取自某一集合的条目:
-------
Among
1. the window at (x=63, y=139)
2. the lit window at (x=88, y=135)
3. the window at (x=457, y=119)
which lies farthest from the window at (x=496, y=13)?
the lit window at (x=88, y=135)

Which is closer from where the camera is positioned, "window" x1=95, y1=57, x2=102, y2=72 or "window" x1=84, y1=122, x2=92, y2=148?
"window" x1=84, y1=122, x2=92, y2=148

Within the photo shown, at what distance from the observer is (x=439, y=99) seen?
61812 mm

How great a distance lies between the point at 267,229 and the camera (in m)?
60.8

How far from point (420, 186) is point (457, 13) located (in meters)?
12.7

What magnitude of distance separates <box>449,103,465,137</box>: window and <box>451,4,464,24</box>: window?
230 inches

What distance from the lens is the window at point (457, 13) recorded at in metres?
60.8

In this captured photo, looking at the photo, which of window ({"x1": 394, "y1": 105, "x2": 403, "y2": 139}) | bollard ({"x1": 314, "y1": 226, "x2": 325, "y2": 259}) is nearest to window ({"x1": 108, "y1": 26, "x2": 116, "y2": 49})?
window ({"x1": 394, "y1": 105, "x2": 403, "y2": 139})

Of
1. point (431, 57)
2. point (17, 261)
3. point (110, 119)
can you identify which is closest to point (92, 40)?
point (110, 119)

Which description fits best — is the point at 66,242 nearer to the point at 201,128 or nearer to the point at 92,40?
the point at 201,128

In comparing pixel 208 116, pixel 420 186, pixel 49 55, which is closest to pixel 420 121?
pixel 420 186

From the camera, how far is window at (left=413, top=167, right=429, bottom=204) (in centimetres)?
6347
-------
● **任务说明**
将上述全部条目逐字照录，不得增删或改动任何字符。

● **问题解答**
Among
1. the window at (x=63, y=139)
2. the lit window at (x=88, y=135)
3. the window at (x=457, y=119)
which lies farthest from the window at (x=496, y=13)?
the lit window at (x=88, y=135)

Which is closer from where the camera is positioned, "window" x1=95, y1=57, x2=102, y2=72 or "window" x1=84, y1=122, x2=92, y2=148?
"window" x1=84, y1=122, x2=92, y2=148

Within the photo shown, at what distance from the observer is (x=439, y=99) seen?
61812 mm

How great a distance lies between the point at 267,229 and the camera (in m)?
60.8

How far from point (420, 186) is point (457, 13) located (in meters)?
12.7

What magnitude of distance separates <box>449,103,465,137</box>: window and <box>451,4,464,24</box>: window?
230 inches

What distance from the lens is the window at point (457, 13) recorded at in metres?
60.8

In this captured photo, looking at the photo, which of window ({"x1": 394, "y1": 105, "x2": 403, "y2": 139}) | bollard ({"x1": 314, "y1": 226, "x2": 325, "y2": 259}) is nearest to window ({"x1": 108, "y1": 26, "x2": 116, "y2": 49})?
window ({"x1": 394, "y1": 105, "x2": 403, "y2": 139})

Of
1. point (431, 57)
2. point (17, 261)
3. point (110, 119)
can you identify which is closest to point (92, 40)?
point (110, 119)

Which description fits best — is the point at 66,242 nearer to the point at 201,128 or nearer to the point at 92,40?
the point at 201,128

In comparing pixel 208 116, pixel 420 186, pixel 49 55, which is closest to pixel 420 121?
pixel 420 186

From the camera, how far is window at (left=413, top=167, right=429, bottom=204) (in centimetres)?
6347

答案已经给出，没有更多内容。